D’un autre côté, pourquoi ne rien dire quand quelque chose (je ne parle bien entendu pas des personnes) vous déplaît, pas sur le mode paresseux du « j’aime/je n’aime pas », mais plutôt en raison de vices de forme(s), d’intentions décelables à l’œil nu comme avant tout soucieuses d’auto-promotion intéressée, d’une paresse intellectuelle d’autant plus pénible qu’elle se présente de manière habile, séduisante et flatteuse ? Pourquoi faudrait-il, et au nom de quoi, adopter une posture « bisounours », lorsque c’est plutôt de mordre que l’on a envie, parfois pour des raisons valables, en tous cas sujettes à l’argumentation.
Venons-en au vif.
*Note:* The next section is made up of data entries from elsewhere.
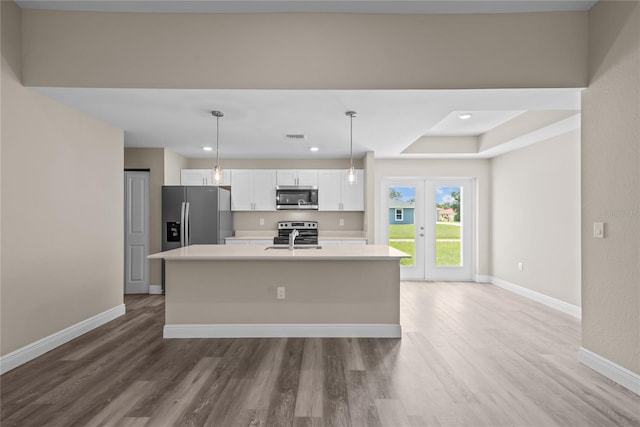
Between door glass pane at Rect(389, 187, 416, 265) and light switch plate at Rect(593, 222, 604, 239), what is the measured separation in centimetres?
380

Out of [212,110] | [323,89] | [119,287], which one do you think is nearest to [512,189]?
[323,89]

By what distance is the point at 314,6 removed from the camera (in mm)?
2734

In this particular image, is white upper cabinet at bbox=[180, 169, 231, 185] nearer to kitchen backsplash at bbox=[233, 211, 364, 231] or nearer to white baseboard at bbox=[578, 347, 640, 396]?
kitchen backsplash at bbox=[233, 211, 364, 231]

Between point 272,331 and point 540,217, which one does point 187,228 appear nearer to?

Il y a en ce moment au FRAC PACA, et jusqu’au 16 janvier 2022, une exposition des travaux de Jean-Christophe Norman, artiste local qui a tout de même une galerie en Suisse et une autre à Paris (il y a deux autres expositions dans le bâtiment, dont il n’est pas question ici). Une partie de son travail consiste à copier Ulysse de Joyce (donc, non pas Ulysses dans sa langue d’origine), sur des équipements publics tels que des trottoirs, un peu partout dans le monde. L’action fait l’objet d’une vidéo très bien faite. On peut certes admirer cette performance physique (qui a dû, soit dit en passant, coûter bonbon en argent et en empreinte carbone). Mais on peut aussi se demander ce que cela veut dire, en termes politiques autant qu’esthétiques. Pour ma part, je ne vois pas l’intérêt d’une pareille démarche.
Et ce qui me choque tout particulièrement, sans doute parce que je suis écrivain ou poète à mes heures, c’est ce que je n’hésite pas à appeler une opération d’annexion d’une œuvre littéraire, pas n’importe laquelle, aux fins d’un « projet » qui n’a rien à voir avec l’écriture, avec la pensée et le travail de James Joyce.
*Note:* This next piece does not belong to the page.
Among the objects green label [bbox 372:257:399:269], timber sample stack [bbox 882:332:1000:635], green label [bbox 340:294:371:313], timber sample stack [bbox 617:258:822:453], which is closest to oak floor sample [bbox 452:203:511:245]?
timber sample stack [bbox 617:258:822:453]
L’une des phrases qui m’a fait le plus bondir, sur le site du FRAC et sur place dans les documents disponibles à propos de cette exposition, est celle-ci : « Il [Jean-Christophe Norman] a entièrement réécrit (sic) Ulysse de James Joyce sur la surface du globe et sous la forme d’une ligne tracée à la craie sur le bitume des villes qu’il a traversées. De Tokyo à Paris, de Buenos-Aires à New-York, ou de Phnom Penh à Palerme [et l’Afrique, où est-elle ?], le texte de Joyce s’est immiscé dans le rythme du monde, au cœur des villes et dans le brouhaha de leurs habitants [Brouhaha est le titre de l’exposition, qui comporte aussi une autre vidéo et des peintures] ».
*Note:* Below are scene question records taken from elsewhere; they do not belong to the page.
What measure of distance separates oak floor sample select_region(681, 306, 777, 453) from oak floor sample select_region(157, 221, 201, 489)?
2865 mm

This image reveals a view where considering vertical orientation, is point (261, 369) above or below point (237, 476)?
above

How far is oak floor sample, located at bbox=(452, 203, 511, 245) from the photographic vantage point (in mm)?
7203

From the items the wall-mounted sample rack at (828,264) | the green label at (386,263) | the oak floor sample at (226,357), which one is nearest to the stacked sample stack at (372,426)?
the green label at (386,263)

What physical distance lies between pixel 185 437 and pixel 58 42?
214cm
Je trouve ce texte absolument nul, et je prétends qu’il est temps, pour nous autres écrivains et poètes, de crever l’abcès. C’est une question d’éthique.
La couleur dominante de cette jolie installation-triptyque, c’est le bleu. Bleu du ciel, bleu de la mer, d’autres bleus encore. C’est joli, c’est très bleu. C’est très habile. Cela peut faire illusion. On est à Marseille, on est au FRAC, on est à la Joliette face à la mer.